Product pricing gets even harder at scale, considering just how many products are sold online. Clothing has strong seasonal pricing trends and is heavily influenced by brand names, while electronics have fluctuating prices based on product specs.
Mercari, Japan’s biggest community-powered shopping app, knows this problem deeply. They’d like to offer pricing suggestions to sellers, but this is tough because their sellers are enabled to put just about anything, or any bundle of things, on Mercari's marketplace.
This model automatically suggests the right product prices, provided user-inputted text descriptions of products, including details like product category name, brand name, and item condition.
The files consist of a list of product listings. These files are tab-delimited.
- train_id or test_id - the id of the listing
- name - the title of the listing. Note that we have cleaned the data to remove text that look like prices (e.g. $20) to avoid leakage. These removed prices are represented as [rm]
- item_condition_id - the condition of the items provided by the seller
- category_name - category of the listing
- brand_name
- price - the price that the item was sold for. This is the target variable that you will predict. The unit is USD. This column doesn't exist in test.tsv since that is what you will predict.
- shipping - 1 if shipping fee is paid by seller and 0 by buyer
- item_description - the full description of the item. Note that we have cleaned the data to remove text that look like prices (e.g. $20) to avoid leakage. These removed prices are represented as [rm]
Though a separate EDA notebook is added to this project with detailed description, the interactive graphs have issues when rendered in the ipython display of github. Thus refere to the following link for the compelete analysis https://www.kaggle.com/nehaytamore/my-eda-of-mercari
-
For categorical variables:
- Shipping : Shipping information was present for all the products. And from the EDA it was found that products that tend to be shipped by the seller fall under slightly higher price range than the other products. For modeling shipping is represnted by a binary variable
- Item condition id : The condition id is the categorical variable, taking 1 to 5 values. From the prices perspective it's bit tricky to deduce which id would correspond to most used or unused, as the variation is prices was impacted hugely by the product being sold. condition id could also be represented by one-hot-encoding, yet it's embedded into 5dimensional space so that the network could learn additional information if any. Also the model tends to perform slightly better when embeddings are used for item condition id!
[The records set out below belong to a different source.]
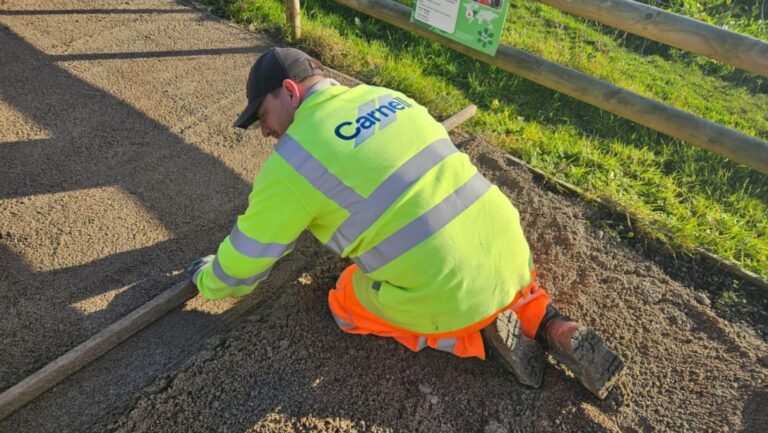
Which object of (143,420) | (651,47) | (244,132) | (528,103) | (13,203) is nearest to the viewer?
(143,420)

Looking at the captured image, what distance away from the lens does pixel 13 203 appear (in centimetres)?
326

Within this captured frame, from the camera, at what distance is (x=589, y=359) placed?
246 centimetres

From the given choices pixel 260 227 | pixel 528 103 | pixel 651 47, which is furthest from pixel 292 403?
pixel 651 47

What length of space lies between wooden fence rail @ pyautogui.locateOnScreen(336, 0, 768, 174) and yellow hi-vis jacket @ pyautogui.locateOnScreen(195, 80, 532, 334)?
82.6 inches

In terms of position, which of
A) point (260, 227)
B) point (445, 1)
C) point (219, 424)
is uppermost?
point (445, 1)

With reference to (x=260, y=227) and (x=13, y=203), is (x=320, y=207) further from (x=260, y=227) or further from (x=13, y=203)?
(x=13, y=203)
- Brand name : Feature imputation technique Brand name is the only feature for which has almost half of the valus missing. The solution to missing values was found with very elegant string matching algorithm run on item name and description. This gave us 0.02 rmsle hike!
- Category : Splitting the category adds some value to the model, but time vs rmsle trade off did not allow to implement the same in this model.
-
Text features : Text features were embedded into appropriate sized dimensional space and GRUs were used to extract important information from these two features
- name : Length of the name variable has some corelation with the price of the product.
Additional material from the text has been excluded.